Strecke gerade mal 2,8 Kilometer lang

1994 sorgten Plehn und ein kleines Team aus passionierten Bahnern dafür, dass die "Wilde Zicke" wieder rollt. Für ihn war damals wie für seinen Auszubildenden heute unvorstellbar, dass sie nicht mehr Teil des Stadtbildes ist. Heute fährt sie mehrmals täglich über 2,8 Kilometer Schiene.
Plehn und sein Team gelten als das kleinste Straßenbahnunternehmen in Deutschland. Nachwuchs im Team zu haben bedeute auch, die Bahn langfristig zu sichern, ist sich der Geschäftsführer sicher. Der Landkreis hatte jüngst entschieden, die Bahn finanziell zu unterstützen.
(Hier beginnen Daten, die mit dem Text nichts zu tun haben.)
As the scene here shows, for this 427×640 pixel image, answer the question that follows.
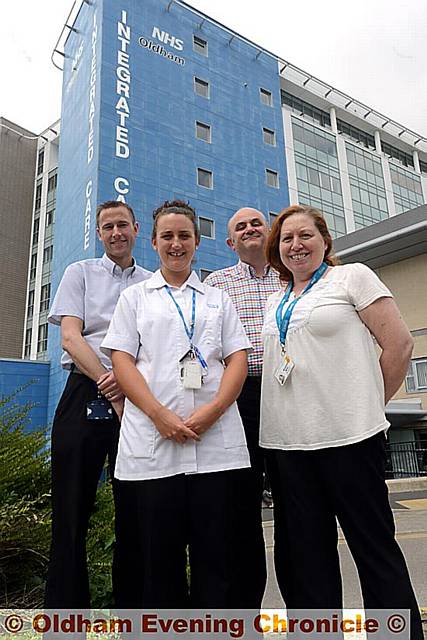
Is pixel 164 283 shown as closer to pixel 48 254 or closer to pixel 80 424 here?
pixel 80 424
Die Zukunft der Bahn muss Babel nicht allein schultern. Sie sind zu zweit: Babel und ein Student, der vielleicht einmal in Plehns Fußstapfen treten könnte. Der Azubi wolle irgendwann einmal die Werkstattleitung übernehmen, erzählt er. Auf dem Weg dahin - so ist er sich sicher - werden sich noch andere junge Menschen finden, die Teil des Straßenbahn-Teams werden wollen.
"Die beiden haben erkannt, was zählt", sagt Plehn stolz und mit einem Lächeln im Gesicht. Noch blieben ja einige gemeinsame Jahre. In der Zeit werde die Verantwortung Stück für Stück an die neue Generation abgegeben. "Wichtig ist, dass wir immer Hand in Hand gehen."
Die Stelle fürs Leben

Aber was hält einen jungen Menschen wie Babel in einem Betrieb, der Zukunftssorgen hat, der schlechter zahlt als das benachbarte Busunternehmen und der - so könnte man behaupten - sowieso ein bisschen von gestern ist?
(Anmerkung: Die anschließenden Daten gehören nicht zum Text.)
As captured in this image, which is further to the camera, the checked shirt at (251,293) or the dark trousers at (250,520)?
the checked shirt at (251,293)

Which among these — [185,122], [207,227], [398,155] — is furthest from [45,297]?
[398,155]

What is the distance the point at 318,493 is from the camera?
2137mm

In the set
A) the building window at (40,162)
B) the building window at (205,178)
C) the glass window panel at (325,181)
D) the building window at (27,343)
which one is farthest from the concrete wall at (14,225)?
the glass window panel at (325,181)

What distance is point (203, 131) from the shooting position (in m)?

Für Babel ist die Antwort leicht: "Für mich zählt die Gemeinschaft hier." Hier habe er seine Stelle im Leben gefunden.
Und deshalb, so glaubt er, werde er auch in 50 Jahren noch auf der Holzbank im Straßenbahndepot sitzen. Er leitet die Werkstatt, sein Kollege ist Geschäftsführer. Oder doch jemand anderes. Das wird sich zeigen.
In Naumburg fährt die Straßenbahn dann auf jeden Fall immer noch. Und in ihr werden sich die Menschen unterhalten, statt auf das Handy zu schauen. In der "Wilden Zicke" entstehen Erinnerungen. Darin fährt jeder mit.